▸ SELECTED TEXT
--- START ---

Which level do you need?
- “I’m not sure the book works yet.” → Manuscript critique first, then developmental editing.
- “The story is right, but the writing is flabby.” → Line editing.
- “The writing is there; I need it correct and consistent.” → Copy editing.
- “It’s edited and laid out; I need a final check before print.” → Proofreading.
- “I have no idea where to start.” → Critique. It tells you which level you need.
Editing levels usually run in that order — and a book often needs more than one pass. We’ll tell you honestly which level (or levels) your manuscript actually needs, not the most expensive one. Pricing is by length (total character count, including spaces) and level.
Your manuscript stays confidential — we treat every file as private. If you’d like a signed agreement before sharing it, you can generate one in seconds:
Editing questions, answered
Do you edit in any language other than English?
No. Editing is English only, and we edit it as a literary language. (Translation into Serbian is a separate service.)

--- END ---

▸ THINGS TO DO
1 - Translate this sentence from the editing guide into Spanish: "Your manuscript stays confidential — we treat every file as private."
2 - Quote the editing guide word for word, starting with "Your manuscript stays" and going on through "other than English?".
The records are separate material and unrelated to the editing guide.

▸ SUPPLIED MATERIAL

--- START ---

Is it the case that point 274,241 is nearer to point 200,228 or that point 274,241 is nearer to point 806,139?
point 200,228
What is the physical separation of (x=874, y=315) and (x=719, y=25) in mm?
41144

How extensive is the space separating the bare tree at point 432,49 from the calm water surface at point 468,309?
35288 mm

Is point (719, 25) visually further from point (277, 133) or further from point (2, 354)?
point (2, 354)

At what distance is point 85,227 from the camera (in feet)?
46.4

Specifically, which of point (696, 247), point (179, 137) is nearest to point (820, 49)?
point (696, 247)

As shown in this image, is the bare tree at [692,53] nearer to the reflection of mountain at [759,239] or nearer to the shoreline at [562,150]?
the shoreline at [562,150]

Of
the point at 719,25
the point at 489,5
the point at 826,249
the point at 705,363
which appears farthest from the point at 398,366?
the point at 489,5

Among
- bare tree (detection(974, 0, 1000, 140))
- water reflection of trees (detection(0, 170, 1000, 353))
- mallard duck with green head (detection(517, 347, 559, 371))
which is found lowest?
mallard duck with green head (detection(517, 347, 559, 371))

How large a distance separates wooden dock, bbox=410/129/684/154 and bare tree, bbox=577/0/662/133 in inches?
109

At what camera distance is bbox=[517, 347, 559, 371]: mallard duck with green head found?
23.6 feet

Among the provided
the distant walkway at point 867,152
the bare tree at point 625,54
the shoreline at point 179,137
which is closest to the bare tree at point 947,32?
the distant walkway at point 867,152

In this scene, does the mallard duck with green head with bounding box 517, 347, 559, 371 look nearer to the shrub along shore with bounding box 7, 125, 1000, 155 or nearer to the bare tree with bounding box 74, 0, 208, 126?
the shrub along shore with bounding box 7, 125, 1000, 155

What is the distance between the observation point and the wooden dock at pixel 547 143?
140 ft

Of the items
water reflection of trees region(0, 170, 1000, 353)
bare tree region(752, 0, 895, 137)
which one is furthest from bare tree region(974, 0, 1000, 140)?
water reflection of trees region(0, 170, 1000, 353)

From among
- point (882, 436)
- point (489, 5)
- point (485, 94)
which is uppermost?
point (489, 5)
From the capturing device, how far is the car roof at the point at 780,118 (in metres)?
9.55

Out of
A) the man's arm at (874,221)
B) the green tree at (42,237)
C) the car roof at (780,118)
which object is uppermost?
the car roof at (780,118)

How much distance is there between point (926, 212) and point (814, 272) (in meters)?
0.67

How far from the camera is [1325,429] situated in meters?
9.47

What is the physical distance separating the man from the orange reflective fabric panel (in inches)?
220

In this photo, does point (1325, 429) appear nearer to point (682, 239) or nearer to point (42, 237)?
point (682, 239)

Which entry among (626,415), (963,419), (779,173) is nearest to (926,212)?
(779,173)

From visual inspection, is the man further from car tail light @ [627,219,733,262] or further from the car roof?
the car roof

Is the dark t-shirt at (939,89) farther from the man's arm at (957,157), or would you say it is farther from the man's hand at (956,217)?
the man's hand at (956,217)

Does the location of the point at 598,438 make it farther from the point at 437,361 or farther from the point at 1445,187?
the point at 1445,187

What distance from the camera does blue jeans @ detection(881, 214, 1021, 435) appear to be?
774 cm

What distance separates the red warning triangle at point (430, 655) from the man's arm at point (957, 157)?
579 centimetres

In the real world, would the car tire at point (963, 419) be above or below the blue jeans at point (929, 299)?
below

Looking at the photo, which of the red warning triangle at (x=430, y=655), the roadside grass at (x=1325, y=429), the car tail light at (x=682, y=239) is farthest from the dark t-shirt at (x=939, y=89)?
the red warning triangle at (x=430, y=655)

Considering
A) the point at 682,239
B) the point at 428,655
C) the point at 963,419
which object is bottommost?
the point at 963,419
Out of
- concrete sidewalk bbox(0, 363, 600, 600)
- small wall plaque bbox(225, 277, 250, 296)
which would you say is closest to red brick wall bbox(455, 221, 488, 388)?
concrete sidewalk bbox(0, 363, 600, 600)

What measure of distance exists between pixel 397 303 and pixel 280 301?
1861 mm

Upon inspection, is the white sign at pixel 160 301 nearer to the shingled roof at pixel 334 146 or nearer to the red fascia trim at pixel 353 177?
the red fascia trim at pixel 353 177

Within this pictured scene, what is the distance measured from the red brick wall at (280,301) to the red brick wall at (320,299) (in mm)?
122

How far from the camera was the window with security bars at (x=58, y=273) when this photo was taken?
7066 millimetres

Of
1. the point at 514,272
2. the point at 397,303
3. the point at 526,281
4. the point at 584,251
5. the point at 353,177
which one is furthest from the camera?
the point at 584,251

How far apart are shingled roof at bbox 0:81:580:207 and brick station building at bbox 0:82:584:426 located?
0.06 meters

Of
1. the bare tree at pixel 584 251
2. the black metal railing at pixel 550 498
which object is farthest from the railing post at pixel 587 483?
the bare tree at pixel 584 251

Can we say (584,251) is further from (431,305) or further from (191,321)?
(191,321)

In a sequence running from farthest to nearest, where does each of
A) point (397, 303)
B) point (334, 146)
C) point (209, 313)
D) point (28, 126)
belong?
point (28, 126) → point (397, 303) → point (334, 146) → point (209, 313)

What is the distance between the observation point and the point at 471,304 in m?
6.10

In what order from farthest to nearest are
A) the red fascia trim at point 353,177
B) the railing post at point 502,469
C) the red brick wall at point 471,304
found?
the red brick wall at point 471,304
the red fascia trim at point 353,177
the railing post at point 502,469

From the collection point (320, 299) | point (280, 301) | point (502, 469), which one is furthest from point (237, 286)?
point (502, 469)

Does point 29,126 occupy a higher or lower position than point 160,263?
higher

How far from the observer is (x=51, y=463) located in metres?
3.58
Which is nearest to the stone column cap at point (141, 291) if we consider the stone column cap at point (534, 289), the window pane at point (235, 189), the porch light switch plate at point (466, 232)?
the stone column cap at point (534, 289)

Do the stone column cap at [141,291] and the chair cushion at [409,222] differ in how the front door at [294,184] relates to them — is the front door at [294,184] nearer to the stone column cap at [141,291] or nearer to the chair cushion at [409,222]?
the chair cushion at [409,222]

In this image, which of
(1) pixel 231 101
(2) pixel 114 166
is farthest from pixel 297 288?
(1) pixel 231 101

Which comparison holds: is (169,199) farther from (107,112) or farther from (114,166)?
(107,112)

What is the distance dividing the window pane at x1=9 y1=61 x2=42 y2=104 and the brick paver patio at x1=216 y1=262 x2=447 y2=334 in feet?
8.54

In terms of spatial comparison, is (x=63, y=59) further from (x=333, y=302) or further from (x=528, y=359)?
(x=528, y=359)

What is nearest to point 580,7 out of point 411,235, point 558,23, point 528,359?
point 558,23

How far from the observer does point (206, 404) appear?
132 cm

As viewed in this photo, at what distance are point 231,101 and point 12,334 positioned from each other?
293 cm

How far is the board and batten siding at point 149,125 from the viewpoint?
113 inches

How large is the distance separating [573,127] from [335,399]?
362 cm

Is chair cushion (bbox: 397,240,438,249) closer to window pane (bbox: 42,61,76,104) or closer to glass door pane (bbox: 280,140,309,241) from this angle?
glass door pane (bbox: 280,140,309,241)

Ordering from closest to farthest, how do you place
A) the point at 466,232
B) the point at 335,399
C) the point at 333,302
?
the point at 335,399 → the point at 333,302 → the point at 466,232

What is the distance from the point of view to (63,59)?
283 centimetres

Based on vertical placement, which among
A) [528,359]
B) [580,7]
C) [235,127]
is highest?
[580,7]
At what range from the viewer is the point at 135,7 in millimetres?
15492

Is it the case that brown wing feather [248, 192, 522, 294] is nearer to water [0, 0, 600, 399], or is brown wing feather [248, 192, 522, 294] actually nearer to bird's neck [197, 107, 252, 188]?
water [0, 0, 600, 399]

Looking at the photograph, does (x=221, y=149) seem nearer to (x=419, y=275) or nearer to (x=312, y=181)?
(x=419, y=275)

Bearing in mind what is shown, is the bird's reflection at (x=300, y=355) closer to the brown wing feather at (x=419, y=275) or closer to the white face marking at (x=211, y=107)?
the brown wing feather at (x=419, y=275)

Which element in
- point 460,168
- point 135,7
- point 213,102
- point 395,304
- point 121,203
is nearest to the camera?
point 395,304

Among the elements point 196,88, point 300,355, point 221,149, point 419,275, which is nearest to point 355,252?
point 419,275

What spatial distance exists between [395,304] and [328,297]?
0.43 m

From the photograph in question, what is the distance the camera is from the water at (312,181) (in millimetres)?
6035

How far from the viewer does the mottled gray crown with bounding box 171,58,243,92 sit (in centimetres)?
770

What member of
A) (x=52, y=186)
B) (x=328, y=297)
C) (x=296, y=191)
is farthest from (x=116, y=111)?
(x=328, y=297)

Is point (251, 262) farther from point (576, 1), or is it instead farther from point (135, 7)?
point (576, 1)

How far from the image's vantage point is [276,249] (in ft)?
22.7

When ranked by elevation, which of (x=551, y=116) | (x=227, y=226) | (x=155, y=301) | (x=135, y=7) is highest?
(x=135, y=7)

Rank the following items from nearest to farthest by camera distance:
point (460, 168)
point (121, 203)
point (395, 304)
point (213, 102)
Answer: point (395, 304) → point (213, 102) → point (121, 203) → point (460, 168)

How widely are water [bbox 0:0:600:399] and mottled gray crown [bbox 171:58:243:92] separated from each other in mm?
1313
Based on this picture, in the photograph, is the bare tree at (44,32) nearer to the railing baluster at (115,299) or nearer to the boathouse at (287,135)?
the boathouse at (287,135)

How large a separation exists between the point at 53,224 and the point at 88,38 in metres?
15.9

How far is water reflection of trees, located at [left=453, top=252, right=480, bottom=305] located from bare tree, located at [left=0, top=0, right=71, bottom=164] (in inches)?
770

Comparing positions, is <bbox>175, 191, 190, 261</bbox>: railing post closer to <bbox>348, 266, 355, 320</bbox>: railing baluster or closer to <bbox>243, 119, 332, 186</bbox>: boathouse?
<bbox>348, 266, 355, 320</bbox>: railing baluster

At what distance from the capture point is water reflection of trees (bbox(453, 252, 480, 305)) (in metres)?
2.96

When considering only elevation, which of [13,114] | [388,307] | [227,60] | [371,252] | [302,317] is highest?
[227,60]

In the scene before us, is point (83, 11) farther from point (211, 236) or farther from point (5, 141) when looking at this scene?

--- END ---

▸ SOLUTION SET
1 - Su manuscrito se mantiene confidencial: tratamos cada archivo como privado.

2 -
Your manuscript stays confidential — we treat every file as private. If you’d like a signed agreement before sharing it, you can generate one in seconds:
Editing questions, answered
Do you edit in any language other than English?